Molly had slept with the B-list actor, she confessed. It was after the new baby was born, and she’d had to go back to work right away, and she just wanted to feel like she was alive and like someone actually appreciated how quickly she got her body back. I made a mental note about how Molly must have seen my post-baby body, like a blow-up snowman peacefully deflating, though it didn’t bother me or Paul, I didn’t think.
She said she felt she had to be honest with David, that honesty about how unhappy she’d been and how she’d acted out would bring them closer, but it was a miscalculation. David would have preferred to stay in the dark, she said, but confronted with her cheating, he’d had some kind of come-to-Jesus moment about their marriage.
“It didn’t matter to him all those years we didn’t have sex except to procreate. It was this thing, this stupid fling, something I totally owned up to, that set him off,” she said. I looked towards the staircase, nervously.
“Don’t worry.” She sloshed her wine glass upwards in the direction of the stairs. “He’s already heard this. At the end of the day, he can pretend this is about infidelity, but we both know it’s an excuse for his loss of interest in his family, and his own issues of sexual inadequacy, and all sorts of other types of inadequacy.” he moved out, and then later she and the girls did. The tropical flowers in their window, unmaintained, withered quickly. They listed the rowhouse, and it sold quickly for ten thousand over asking, a tribute to Molly’s stylish finishings. But even with the money, she’d told me, she would have to rent. She couldn’t get a mortgage on just her income, and David wouldn’t be able to offer much support. She said she was taking the girls to LA, back where her family was, where she’d have better job prospects, where they could find a nice place by the sea.

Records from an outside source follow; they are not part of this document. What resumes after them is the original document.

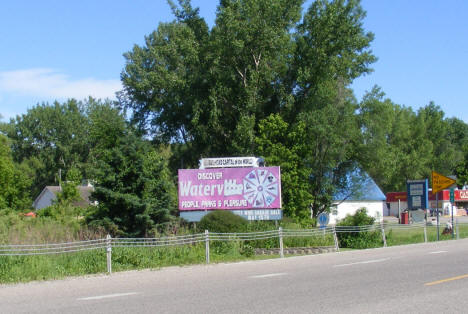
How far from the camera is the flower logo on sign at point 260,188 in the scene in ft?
86.9

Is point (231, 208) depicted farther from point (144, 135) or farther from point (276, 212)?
point (144, 135)

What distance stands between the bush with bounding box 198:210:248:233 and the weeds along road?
7612 millimetres

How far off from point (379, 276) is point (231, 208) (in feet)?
47.0

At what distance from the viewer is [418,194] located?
165ft

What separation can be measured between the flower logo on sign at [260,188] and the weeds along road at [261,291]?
403 inches

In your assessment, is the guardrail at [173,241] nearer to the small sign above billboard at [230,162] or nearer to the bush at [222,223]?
the bush at [222,223]

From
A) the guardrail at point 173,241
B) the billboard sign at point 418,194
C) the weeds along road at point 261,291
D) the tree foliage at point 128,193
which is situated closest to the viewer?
the weeds along road at point 261,291

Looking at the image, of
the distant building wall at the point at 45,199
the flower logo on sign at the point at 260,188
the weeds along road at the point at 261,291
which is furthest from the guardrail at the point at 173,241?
the distant building wall at the point at 45,199

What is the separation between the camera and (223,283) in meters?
12.6

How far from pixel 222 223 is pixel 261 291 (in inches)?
514

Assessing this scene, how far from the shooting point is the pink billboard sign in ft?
87.1

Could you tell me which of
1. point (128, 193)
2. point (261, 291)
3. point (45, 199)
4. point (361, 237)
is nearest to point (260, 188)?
point (361, 237)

It broke my heart thinking about those three girls, that far from their father.
She set the wine glass on a side table, teetering close to the edge, above where the babies were noisily gnawing on the Munleys’ collection of wooden toys. I pushed the glass back a few inches, and she started sobbing, the same plaintive wails I’d heard weeks prior. We heard David turn the speaker up higher from the first floor. He was playing Peppa Pig songs for their girls.
That was the moment. That was the moment in time when I should have told her what I’d heard. Maybe it would have gutted her. But maybe it could have saved her marriage, provided leverage in the fight, guilted David into staying.
Instead, not knowing what to say, I just hugged her. When I went upstairs on my way out, she stayed in the basement. David pretended to busy himself with dinner, not making eye contact as I walked out their door.
“How could he not stop her from doing that,” I whispered to Paul, one night, rocking sleepless Emily in my arms while he sat bleary-eyed across from me on our bed. “How could he let her be that tempestuous?”
“Maybe it’s for the best,” he said. “He cheated and got away with it, and then he blew up their family, anyway. He must have been toxic.”
I made a loud shushing sound to quiet the baby, holding her in a position like a football some Youtuber suggested might help her sleep. I told Paul I felt responsible, like my inaction was just as much a cause of the disintegration of their marriage as their own cheating hearts.
“But just because we’re happy now, and they’re not, it doesn’t mean we took it from them, right?”
“You’re tired,” he said. “You should stop thinking about it.”
I looked over at him, and then down at the baby. I wondered whether someday, I’d get a holiday card from Molly, maybe with a new man, with a return address in a wealthy neighborhood.
“Right,” I said.
I knew then I’d hope for the card every year. Emily slept, finally, and nothing but silence passed through our walls.